Another challenge involves containing potential fires from lithium-ion batteries, which power most eVTOL designs. Aeroberm’s solution is to literally dunk the aircraft in a tank, like a carnival game. The company believes fully immersing the aircraft is the only way to prevent thermal runaway, a violent chain reaction that can cause temperatures to rise uncontrollably.

“According to current research and fire fighting techniques, battery immersion is the best (and only) way to stop high-energy battery fires,” David Ison, founder of the Aerospace and Multimodal Research Group, told FLYING.

With eVTOL manufacturers still years away from scaled production, every second of downtime will matter. A fire that shuts down operations for hours or days could be untenable.

Air Taxis for All

Aeroberm said the technology’s modular, off-the-shelf design makes it cheaper to install than a bespoke vertiport. The company offers paid site assessments and has a network of partners that provide charging infrastructure, airspace management, weather intelligence, and a vertiport operating system.

It has partnerships to deploy the system in six countries. Enter Ave of Tallahassee, Florida, is Aeroberm’s first U.S. partner. But Newton-Brown is in Florida to secure additional manufacturing and distribution agreements as it looks to deploy in cities such as New York, Los Angeles, San Francisco, and Miami. American air taxi operators could be the first to deploy it for activities under the FAA’s eIPP.

Skyportz will handle deployment in Australia, with an eye toward the 2032 Olympic Games in Brisbane.
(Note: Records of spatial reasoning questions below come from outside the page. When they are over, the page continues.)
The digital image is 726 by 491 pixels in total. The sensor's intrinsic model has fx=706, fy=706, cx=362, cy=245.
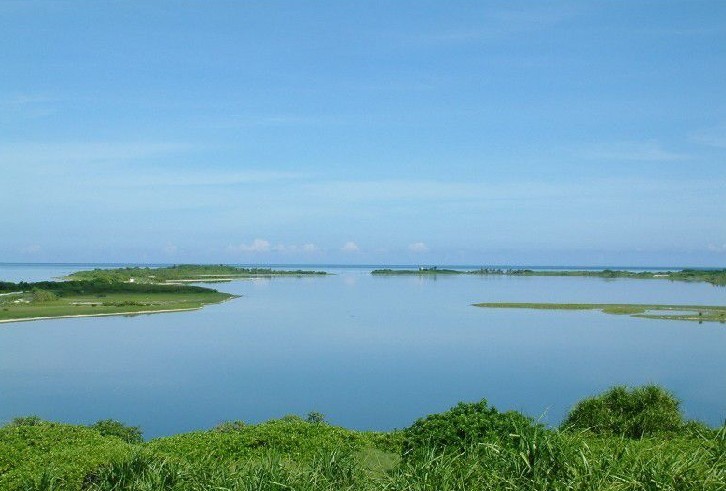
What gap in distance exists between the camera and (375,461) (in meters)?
10.9

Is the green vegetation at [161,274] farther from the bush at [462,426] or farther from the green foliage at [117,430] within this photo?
the bush at [462,426]

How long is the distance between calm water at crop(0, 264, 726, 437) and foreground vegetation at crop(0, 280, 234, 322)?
2.87m

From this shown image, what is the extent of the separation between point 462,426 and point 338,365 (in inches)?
736

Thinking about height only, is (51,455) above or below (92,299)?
above

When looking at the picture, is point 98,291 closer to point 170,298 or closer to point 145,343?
point 170,298

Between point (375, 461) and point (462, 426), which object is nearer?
point (462, 426)

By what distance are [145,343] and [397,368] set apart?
13461 millimetres

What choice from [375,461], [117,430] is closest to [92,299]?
[117,430]

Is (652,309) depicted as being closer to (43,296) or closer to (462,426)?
(462,426)

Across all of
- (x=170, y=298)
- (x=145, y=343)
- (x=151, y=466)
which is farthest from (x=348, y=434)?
(x=170, y=298)

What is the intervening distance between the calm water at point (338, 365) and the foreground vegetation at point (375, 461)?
141 inches

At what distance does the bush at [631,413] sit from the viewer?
1366 cm

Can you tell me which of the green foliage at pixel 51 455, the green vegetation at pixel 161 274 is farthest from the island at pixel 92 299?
the green foliage at pixel 51 455

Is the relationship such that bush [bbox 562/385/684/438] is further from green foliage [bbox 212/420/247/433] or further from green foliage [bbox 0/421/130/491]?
green foliage [bbox 0/421/130/491]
The technology’s development is backed by a $250,000 Australian government grant awarded in 2025. The company has other partners in China, Japan, India, and Oman and is seeking more in European cities such as London and Paris.

Aeroberm vertiport installed on building in Delhi, India
A digital rendering depicts the Aeroberm system installed atop a building in Delhi, India. [Credit: Aeroberm]
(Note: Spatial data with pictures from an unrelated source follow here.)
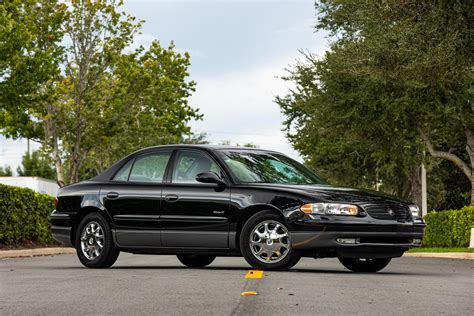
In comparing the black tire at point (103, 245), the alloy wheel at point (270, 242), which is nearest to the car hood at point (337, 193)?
the alloy wheel at point (270, 242)

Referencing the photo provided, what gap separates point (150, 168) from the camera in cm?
1356

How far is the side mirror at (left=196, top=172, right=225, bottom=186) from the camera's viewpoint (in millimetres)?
12492

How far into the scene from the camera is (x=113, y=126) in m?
42.8

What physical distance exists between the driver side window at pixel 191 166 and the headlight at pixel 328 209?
153cm

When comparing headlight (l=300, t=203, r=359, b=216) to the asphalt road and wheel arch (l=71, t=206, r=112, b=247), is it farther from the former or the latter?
wheel arch (l=71, t=206, r=112, b=247)

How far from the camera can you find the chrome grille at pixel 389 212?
12109 millimetres

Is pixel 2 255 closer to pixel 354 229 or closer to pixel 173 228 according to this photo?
pixel 173 228

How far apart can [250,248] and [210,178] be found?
1.07 m

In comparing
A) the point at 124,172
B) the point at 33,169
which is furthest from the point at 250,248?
the point at 33,169

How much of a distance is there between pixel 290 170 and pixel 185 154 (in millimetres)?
1468

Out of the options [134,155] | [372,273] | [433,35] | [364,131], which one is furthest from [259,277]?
[364,131]

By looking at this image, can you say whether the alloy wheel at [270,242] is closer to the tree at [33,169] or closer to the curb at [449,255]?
the curb at [449,255]

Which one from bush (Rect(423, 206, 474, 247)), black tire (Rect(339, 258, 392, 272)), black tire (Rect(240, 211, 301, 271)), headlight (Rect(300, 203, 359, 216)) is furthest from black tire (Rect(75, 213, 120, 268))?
bush (Rect(423, 206, 474, 247))

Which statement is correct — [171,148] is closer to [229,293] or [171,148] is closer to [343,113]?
[229,293]
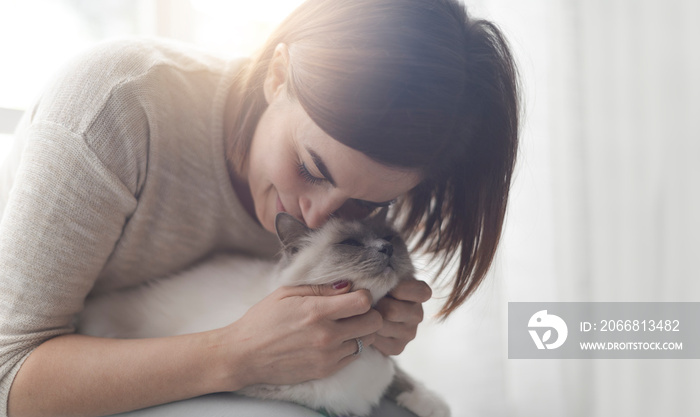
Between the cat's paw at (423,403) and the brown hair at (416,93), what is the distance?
22cm

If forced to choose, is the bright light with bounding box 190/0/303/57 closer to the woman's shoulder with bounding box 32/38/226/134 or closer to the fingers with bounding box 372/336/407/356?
the woman's shoulder with bounding box 32/38/226/134

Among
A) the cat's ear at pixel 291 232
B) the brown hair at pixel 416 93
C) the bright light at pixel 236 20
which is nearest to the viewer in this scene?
the brown hair at pixel 416 93

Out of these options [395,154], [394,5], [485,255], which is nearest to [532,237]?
[485,255]

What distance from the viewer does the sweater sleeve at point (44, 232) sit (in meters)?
0.97

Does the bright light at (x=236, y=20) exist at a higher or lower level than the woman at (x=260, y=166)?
higher

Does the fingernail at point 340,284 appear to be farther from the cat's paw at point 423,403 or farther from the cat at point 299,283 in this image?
the cat's paw at point 423,403

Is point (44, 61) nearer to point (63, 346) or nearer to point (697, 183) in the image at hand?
point (63, 346)

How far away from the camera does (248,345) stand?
0.98 meters

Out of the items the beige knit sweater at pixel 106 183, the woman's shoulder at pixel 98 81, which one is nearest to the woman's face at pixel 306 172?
the beige knit sweater at pixel 106 183

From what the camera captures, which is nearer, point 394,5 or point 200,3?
point 394,5

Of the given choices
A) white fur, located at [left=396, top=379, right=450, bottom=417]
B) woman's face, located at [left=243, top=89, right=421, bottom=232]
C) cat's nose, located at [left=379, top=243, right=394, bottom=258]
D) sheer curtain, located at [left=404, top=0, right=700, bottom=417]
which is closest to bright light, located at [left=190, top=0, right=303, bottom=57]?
sheer curtain, located at [left=404, top=0, right=700, bottom=417]

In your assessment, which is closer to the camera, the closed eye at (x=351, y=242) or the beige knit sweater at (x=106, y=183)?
the beige knit sweater at (x=106, y=183)

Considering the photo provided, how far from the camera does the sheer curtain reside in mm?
1196

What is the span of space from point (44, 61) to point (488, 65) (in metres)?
1.66
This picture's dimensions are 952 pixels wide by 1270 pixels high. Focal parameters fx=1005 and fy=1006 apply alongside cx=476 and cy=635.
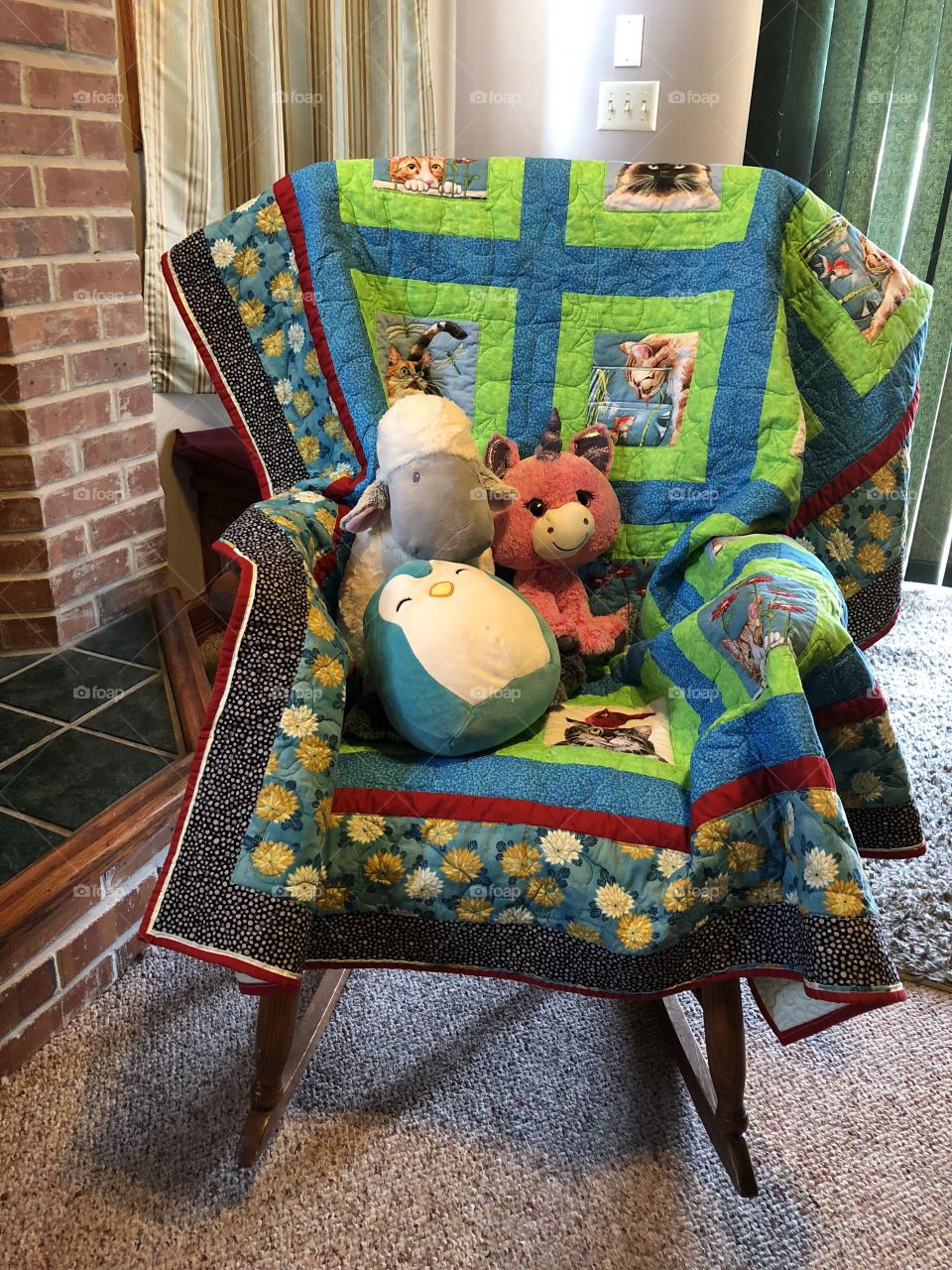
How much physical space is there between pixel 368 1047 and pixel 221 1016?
211 mm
With the Swinburne University study evidencing Aeroberm’s outwash and noise mitigation abilities, Newton-Brown believes the company will be able to secure more competitive premiums and lower deductibles for operators who use the system. Through a partnership with insurance underwriter Advanced Technology Assurance, it plans to offer insurance from the jump.

That kind of risk mitigation could accelerate vertiport projects underway at Orlando International Airport (KMCO) and other sites across the U.S.